__Data to use__:
# # # # #
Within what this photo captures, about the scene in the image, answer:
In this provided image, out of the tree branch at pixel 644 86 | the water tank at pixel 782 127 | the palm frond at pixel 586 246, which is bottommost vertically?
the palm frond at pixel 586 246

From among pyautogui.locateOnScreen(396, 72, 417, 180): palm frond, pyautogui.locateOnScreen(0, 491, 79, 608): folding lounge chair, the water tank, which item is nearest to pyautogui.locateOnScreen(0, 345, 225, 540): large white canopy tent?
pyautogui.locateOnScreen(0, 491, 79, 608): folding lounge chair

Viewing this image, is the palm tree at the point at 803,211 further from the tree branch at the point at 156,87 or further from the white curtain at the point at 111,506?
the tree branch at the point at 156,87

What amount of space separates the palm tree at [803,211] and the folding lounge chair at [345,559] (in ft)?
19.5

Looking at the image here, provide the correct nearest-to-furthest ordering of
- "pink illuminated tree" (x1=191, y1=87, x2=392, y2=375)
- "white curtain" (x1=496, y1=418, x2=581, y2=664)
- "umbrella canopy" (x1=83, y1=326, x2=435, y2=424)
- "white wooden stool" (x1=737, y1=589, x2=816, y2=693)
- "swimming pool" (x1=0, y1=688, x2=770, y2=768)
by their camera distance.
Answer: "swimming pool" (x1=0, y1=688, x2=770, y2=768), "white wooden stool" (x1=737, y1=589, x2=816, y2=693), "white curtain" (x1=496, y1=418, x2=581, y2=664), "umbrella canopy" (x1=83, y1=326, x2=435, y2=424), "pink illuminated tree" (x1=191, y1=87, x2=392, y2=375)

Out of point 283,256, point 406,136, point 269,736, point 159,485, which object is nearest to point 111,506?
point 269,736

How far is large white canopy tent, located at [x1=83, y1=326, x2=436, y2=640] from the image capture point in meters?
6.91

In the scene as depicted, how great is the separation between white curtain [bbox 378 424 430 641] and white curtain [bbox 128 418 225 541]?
# # # # #
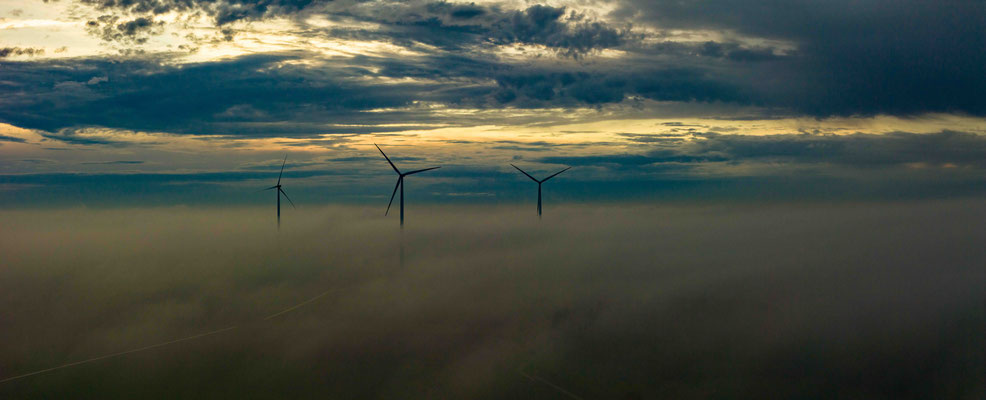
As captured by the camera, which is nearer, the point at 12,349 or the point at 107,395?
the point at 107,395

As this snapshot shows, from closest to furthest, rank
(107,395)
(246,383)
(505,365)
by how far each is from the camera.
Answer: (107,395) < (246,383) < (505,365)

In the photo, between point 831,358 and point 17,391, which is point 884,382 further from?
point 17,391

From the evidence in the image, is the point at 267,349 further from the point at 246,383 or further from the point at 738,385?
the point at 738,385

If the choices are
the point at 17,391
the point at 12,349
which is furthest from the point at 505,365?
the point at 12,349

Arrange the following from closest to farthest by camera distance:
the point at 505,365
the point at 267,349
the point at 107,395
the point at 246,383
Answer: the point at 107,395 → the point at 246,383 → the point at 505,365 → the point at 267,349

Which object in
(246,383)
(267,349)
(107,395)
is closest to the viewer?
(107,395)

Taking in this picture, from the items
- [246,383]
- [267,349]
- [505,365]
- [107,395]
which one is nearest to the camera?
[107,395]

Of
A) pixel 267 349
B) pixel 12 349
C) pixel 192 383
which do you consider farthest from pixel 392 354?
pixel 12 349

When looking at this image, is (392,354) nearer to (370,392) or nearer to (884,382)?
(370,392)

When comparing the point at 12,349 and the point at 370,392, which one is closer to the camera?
# # # # #
__Task details__: Copy the data from the line with "When looking at" to the line with "When comparing the", both lines included, without changing a word.

__Worked answer__:
When looking at this image, is (392,354) nearer to (370,392) or nearer to (884,382)?
(370,392)

When comparing the point at 12,349 and the point at 370,392, which one is closer to the camera?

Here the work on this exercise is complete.